:: Texto para análise ::

Leia também: Brasil ultrapassa marcas de 70 mil mortes e 1,8 milhão de casos
“Vírus voltará a crescer” no Brasil
O jornal segue, repercutindo adiante o alerta do especialista em saúde pública da Universidade de São Paulo, Mario Scheffer: “Não há dúvida de que o vírus voltará a crescer”. Enquanto 90% das cidades do país se veem afetadas pela covid-19, “estamos em uma espiral dramática, com uma epidemia que se espalhou por todo o país e sobre a qual provavelmente não conseguiremos recuperar o controle sem vacina”, analisa o pesquisador, que acrescenta, pessimista: “Hoje, no Brasil, é o vírus que comanda.”.
Ainda usando o Rio como exemplo, o diário diz que já em junho, sob pretexto de uma diminuição tímida do número de pacientes hospitalizados, as autoridades decretaram, sem esperar, a reabertura de lojas, shopping centers, igrejas, restaurantes, estádios e parques.
“Na Zona Oeste, no ultraprivilegiado bairro da Barra da Tijuca, ao longo das praias do Atlântico, a atmosfera é festiva e até liberal: as redes de vôlei foram reimplantadas, os quiosques de bebidas estão abertos. E tome cuidado o policial imprudente que tentar fechar um bar lotado. Os vídeos publicados na internet mostram que eles receberam uma série de insultos e ameaças”.
Coronavírus presente
Apesar do clima de normalidade, o Monde afirma que “a epidemia é, no entanto, muito presente”. Como prova: esta enorme tenda branca, montada em um terreno baldio, entre uma rodovia e uma lagoa. O Hospital de Campanha do Riocentro possui 200 leitos, 50 dos quais em terapia intensiva. Triste ironia da história: o local onde muitos morrem hoje muitos cariocas está localizado no coração do “parque dos atletas”, uma área que sediou as celebrações e competições dos Jogos Olímpicos de 2016, cheias de esperança”.
“A poucos quilômetros de distância há também uma das favelas mais famosas do mundo: a Cidade de Deus. Mais uma vez, o relaxamento começou. Nos becos de tijolos e chapas de metal, os habitantes vagam sem medo nem máscara. Desde junho, reinou uma calma incomum e precária: durante a epidemia, as operações policiais pararam e o tráfico de drogas se dá na calma e em plena luz do dia. Andam de bicicleta, sorrindo, adolescentes despreocupados, com caras de anjo, armados com rifles tão altos quanto eles”, narra adiante.
Brasil e o Estado ainda mais distante
“A epidemia já matou dezenas de vidas aqui. ‘Mas as pessoas se acostumaram. Eles até organizam festas e acabam banalizando completamente o vírus, como o resto…”, explica Cristiane, 39 anos, enfermeira e moradora da Cidade de Deus”.

:::

* **Exercício A**:
Redigite o trecho do texto sobre a covid no Rio que começa em "Leia também: Brasil" e vai até "estádios e parques.".
* **Exercício B**:
Segundo o texto sobre a covid no Rio, quantos leitos tem o Hospital de Campanha do Riocentro?
* **Exercício C**:
Resuma em duas frases o texto sobre a covid no Rio.
A listagem tem outra origem.

:: Os dados ::

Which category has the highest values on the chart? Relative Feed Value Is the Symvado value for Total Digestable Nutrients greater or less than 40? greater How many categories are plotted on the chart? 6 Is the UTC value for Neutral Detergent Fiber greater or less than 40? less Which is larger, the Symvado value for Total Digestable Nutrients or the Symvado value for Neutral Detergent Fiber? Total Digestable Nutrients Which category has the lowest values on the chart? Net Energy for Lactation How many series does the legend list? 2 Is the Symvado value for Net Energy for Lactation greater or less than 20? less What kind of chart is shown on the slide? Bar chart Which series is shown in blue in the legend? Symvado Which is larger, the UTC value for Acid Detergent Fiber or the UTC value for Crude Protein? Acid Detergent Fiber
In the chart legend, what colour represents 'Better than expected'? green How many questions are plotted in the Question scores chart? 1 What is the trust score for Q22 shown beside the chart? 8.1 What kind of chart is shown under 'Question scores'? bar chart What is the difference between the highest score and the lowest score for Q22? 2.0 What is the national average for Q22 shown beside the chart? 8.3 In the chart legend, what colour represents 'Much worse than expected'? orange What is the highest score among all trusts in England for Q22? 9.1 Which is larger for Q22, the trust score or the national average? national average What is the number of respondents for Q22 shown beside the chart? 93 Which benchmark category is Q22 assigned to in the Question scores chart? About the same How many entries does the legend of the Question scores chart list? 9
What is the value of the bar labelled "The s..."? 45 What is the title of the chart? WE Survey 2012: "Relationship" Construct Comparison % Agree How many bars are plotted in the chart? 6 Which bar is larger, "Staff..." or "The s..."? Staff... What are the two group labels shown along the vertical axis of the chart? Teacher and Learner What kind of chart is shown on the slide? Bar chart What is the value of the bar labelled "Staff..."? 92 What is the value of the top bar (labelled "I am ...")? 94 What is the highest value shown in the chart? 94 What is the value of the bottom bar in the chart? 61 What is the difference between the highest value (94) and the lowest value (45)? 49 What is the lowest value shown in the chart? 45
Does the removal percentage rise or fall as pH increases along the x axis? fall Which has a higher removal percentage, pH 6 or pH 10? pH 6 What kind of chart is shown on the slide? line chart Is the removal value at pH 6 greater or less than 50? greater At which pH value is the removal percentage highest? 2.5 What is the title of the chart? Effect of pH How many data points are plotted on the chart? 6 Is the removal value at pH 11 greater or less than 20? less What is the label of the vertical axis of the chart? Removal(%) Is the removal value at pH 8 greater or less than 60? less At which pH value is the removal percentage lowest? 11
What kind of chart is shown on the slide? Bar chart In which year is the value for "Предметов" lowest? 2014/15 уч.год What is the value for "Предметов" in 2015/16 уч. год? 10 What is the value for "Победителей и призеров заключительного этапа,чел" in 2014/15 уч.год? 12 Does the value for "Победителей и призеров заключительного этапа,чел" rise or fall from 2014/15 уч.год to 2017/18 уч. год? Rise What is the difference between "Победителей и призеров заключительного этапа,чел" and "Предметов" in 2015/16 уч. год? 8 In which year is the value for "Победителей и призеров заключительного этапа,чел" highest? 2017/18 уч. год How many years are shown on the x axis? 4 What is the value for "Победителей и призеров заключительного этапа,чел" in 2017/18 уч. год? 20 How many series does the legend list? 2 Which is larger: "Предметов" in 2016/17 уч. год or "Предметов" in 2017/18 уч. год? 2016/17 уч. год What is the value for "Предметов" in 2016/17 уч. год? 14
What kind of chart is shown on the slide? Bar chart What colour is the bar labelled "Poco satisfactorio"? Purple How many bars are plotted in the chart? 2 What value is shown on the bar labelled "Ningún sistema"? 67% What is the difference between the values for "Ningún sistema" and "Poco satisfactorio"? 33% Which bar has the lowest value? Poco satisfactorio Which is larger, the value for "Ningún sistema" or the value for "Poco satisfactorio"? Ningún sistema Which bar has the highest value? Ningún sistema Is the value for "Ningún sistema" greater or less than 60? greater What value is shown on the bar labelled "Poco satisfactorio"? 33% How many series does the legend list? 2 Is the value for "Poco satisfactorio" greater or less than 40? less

:::

* **Resposta do exercício A**:
Leia também: Brasil ultrapassa marcas de 70 mil mortes e 1,8 milhão de casos
“Vírus voltará a crescer” no Brasil
O jornal segue, repercutindo adiante o alerta do especialista em saúde pública da Universidade de São Paulo, Mario Scheffer: “Não há dúvida de que o vírus voltará a crescer”. Enquanto 90% das cidades do país se veem afetadas pela covid-19, “estamos em uma espiral dramática, com uma epidemia que se espalhou por todo o país e sobre a qual provavelmente não conseguiremos recuperar o controle sem vacina”, analisa o pesquisador, que acrescenta, pessimista: “Hoje, no Brasil, é o vírus que comanda.”.
Ainda usando o Rio como exemplo, o diário diz que já em junho, sob pretexto de uma diminuição tímida do número de pacientes hospitalizados, as autoridades decretaram, sem esperar, a reabertura de lojas, shopping centers, igrejas, restaurantes, estádios e parques.

* **Resposta do exercício B**:
200 leitos, dos quais 50 em terapia intensiva.

* **Resposta do exercício C**:
Mario Scheffer, especialista em saúde pública da Universidade de São Paulo, alerta que o vírus voltará a crescer no Brasil, onde 90% das cidades são afetadas pela covid-19. No Rio, as autoridades decretaram a reabertura em junho, e há clima festivo na Barra da Tijuca e relaxamento na Cidade de Deus, embora a epidemia siga muito presente, como mostra o Hospital de Campanha do Riocentro.